60F, you DO have some problems, fridge temp shoul be < 40F,
better call a tech, fridge units don't have any place to hook up a set of meters usually,
[developed a leak, probably just needs a charge? AND the leak found]

unless:
does that model have a separate exchanger coil [frosted over], or just a 'hole' from the freezer to the fridge part? [that might be plugged]


----------



## T2024 (Oct 10, 2007)

I'll check for the coil. 
Thank you for your advise. Appreciate it.


----------



## JohnWill (Oct 19, 2002)

The typical issue would be the air vent blocked as above. The most common failure of a fridge is first dirty coils, followed by the defrost timer failing.


----------



## wacor (Feb 22, 2005)

Never hurts to clean the coils but the unit is working fine if the freezer is ice cold. If the damper to the other side is not blocked then it may be electrically controlled?


----------



## drivecrasher (Apr 5, 2009)

sounds like your defrost timer has failed, many fridge,freezer combos use a passage from freezer side of coils to fridge side. If Ice builds up on the coils blocking this passage your freezer will work great but the fridge won't cool properly. also check the fan in the freezer, this pushes the air to the fridge, if it's not running that will cause the same symptoms and also cause the coils to ice up, making it look like the defrost timer is bad.


----------



## MrBillPro (Mar 1, 2003)

drivecrasher said:


> sounds like your defrost timer has failed, many fridge,freezer combos use a passage from freezer side of coils to fridge side. If Ice builds up on the coils blocking this passage your freezer will work great but the fridge won't cool properly.
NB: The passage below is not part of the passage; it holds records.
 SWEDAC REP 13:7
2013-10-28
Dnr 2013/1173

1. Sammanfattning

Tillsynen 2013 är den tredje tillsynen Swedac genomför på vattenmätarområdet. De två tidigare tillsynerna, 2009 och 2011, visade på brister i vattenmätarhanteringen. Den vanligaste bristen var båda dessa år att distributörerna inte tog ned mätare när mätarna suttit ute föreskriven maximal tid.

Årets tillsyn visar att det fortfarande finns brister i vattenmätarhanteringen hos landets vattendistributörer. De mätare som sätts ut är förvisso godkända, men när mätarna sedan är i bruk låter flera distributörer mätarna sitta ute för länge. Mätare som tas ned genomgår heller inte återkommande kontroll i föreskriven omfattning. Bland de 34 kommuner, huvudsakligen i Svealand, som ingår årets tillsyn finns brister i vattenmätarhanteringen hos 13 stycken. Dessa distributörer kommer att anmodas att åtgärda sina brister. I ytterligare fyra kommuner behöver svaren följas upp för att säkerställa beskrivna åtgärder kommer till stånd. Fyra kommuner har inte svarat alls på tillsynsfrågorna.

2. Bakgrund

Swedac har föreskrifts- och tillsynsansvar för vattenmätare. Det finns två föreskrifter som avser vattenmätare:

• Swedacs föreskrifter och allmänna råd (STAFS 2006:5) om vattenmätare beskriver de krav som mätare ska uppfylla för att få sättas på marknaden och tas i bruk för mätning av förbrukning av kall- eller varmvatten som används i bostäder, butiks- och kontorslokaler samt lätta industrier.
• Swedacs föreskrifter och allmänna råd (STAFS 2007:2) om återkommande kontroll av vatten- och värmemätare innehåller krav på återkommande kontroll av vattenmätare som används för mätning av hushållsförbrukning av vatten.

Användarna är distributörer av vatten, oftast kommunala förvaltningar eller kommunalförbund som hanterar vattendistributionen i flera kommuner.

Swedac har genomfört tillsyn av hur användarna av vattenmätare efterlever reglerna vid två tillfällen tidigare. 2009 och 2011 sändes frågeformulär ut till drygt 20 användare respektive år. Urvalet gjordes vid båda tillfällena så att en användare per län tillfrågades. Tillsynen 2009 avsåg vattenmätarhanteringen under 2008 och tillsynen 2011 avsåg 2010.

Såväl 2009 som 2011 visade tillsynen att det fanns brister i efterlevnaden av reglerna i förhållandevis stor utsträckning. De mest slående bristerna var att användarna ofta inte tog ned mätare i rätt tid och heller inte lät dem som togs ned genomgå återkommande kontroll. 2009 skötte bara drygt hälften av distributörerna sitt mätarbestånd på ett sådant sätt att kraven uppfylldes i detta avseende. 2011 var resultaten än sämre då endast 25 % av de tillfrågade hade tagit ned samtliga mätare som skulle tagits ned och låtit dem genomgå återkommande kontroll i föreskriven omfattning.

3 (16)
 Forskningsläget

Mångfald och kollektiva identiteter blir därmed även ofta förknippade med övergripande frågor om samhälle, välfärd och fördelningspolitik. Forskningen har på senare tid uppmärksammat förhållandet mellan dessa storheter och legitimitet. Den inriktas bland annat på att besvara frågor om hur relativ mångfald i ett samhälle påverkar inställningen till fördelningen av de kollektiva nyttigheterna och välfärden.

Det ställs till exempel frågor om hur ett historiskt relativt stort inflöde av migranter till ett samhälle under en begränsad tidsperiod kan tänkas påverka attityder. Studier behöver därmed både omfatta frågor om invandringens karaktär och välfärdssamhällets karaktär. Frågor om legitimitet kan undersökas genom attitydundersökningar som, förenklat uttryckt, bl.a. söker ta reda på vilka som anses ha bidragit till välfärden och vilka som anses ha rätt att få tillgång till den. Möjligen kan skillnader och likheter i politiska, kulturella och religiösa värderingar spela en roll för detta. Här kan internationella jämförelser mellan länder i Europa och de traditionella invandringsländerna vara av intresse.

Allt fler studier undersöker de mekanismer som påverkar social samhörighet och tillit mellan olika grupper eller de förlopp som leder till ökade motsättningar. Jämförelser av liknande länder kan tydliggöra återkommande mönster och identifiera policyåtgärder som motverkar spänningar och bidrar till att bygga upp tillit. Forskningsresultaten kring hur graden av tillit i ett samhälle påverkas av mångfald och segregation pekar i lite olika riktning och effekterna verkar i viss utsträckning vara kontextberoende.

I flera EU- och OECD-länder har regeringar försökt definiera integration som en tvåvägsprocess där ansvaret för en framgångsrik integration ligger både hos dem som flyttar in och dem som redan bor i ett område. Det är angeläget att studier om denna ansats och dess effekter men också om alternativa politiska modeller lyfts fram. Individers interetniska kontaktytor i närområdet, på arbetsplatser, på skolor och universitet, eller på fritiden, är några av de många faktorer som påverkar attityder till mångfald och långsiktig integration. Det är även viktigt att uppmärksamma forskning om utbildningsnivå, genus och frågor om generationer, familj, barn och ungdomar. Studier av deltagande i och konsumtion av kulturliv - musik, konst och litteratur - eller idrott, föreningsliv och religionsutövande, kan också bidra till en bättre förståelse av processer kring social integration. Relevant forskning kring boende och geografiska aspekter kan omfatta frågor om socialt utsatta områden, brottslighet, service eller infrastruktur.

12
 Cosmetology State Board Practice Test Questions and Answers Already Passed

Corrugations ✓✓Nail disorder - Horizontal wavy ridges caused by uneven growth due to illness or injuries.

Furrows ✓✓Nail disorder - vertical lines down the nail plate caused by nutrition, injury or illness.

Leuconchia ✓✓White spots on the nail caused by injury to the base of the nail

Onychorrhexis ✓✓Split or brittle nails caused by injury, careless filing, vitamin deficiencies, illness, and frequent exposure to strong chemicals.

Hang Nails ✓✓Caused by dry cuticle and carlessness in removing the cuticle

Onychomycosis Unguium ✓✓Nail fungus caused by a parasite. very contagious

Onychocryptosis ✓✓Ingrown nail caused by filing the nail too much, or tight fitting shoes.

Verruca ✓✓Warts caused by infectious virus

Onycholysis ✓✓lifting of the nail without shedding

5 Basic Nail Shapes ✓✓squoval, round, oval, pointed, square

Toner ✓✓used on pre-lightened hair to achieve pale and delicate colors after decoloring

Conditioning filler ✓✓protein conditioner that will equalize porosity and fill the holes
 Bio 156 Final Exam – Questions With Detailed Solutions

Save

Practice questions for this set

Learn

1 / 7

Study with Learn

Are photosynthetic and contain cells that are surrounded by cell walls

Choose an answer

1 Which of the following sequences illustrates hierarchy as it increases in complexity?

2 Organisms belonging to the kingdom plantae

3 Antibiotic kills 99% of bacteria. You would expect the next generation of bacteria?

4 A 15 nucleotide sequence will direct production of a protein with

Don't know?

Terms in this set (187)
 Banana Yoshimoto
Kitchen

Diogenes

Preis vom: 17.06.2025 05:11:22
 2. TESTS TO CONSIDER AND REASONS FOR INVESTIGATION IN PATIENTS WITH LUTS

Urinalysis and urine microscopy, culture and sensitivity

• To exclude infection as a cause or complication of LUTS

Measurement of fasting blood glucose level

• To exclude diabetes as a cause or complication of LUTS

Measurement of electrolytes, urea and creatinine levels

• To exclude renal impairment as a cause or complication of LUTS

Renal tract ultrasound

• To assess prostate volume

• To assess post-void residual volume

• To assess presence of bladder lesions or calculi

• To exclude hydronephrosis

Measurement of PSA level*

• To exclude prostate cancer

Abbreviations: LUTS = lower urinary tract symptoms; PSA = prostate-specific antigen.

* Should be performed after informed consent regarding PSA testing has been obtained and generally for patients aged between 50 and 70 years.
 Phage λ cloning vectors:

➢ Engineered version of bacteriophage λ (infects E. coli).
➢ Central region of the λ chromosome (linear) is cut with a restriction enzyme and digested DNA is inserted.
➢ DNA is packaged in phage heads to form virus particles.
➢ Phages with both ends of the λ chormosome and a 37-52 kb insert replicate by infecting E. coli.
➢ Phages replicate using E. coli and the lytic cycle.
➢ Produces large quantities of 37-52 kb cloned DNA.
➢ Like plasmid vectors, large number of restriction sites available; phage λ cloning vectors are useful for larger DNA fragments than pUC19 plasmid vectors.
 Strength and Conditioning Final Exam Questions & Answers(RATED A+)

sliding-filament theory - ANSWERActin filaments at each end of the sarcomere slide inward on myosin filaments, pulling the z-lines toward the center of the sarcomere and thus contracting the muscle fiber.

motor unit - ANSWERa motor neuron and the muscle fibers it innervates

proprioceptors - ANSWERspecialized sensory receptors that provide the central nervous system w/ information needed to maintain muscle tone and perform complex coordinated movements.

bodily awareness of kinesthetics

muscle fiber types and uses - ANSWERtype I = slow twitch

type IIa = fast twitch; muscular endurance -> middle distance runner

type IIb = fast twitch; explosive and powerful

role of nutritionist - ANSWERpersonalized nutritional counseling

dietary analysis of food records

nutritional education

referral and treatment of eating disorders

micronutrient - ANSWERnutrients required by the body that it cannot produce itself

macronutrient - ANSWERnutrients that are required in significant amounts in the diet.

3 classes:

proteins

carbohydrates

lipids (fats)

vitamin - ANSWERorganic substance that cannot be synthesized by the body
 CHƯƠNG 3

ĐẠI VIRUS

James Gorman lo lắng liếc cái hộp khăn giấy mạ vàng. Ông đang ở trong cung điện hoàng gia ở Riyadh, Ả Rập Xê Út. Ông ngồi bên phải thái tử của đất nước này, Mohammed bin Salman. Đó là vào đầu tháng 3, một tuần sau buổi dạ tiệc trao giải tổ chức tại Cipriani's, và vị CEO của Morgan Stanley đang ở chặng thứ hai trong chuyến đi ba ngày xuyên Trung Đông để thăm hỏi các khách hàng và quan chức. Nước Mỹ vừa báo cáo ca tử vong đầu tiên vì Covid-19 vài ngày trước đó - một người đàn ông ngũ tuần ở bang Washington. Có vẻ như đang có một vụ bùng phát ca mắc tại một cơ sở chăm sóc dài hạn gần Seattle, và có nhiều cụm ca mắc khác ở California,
Thats good to know, I have been in the AC & Heating business in Houston since 1975, but I never got into the refer stuff, but I will tell you if you keep your coils clean from day one as I do, most refers will rust out before you will have any issues, this is the way it's been with all my freezers or refrig.


----------



## JohnWill (Oct 19, 2002)

wacor said:


> Never hurts to clean the coils but the unit is working fine if the freezer is ice cold. If the damper to the other side is not blocked then it may be electrically controlled?


The damper in most standard models is manual, it's set directly by the fresh food temperature setting by a simple mechanical link. The temperature sensor in both my GE and Maytag 'fridge is in the fresh food compartment, and the baffle is manually set. I've had both apart to fix the defrost timer (multiple times for the GE). The balance between the fridge temperature and the freezer temperature is set by the amount of opening of the vent baffle from the freezer. It's quite possible to have the freezer ice cold and have the fresh food side way too warm.


----------



## T2024 (Oct 10, 2007)

Guys, thank you so much for sharing your experience. It turned out it was the air vent between the freezer and the fridge. It was partially blocked by ice buildup. It took one day but it seem the temperature in the fridge came back to normal now.
Thank you for your help!
Apparently you really know what you are talking about.


----------



## Drabdr (Nov 26, 2007)

T2024 said:


> Apparently you really know what you are talking about.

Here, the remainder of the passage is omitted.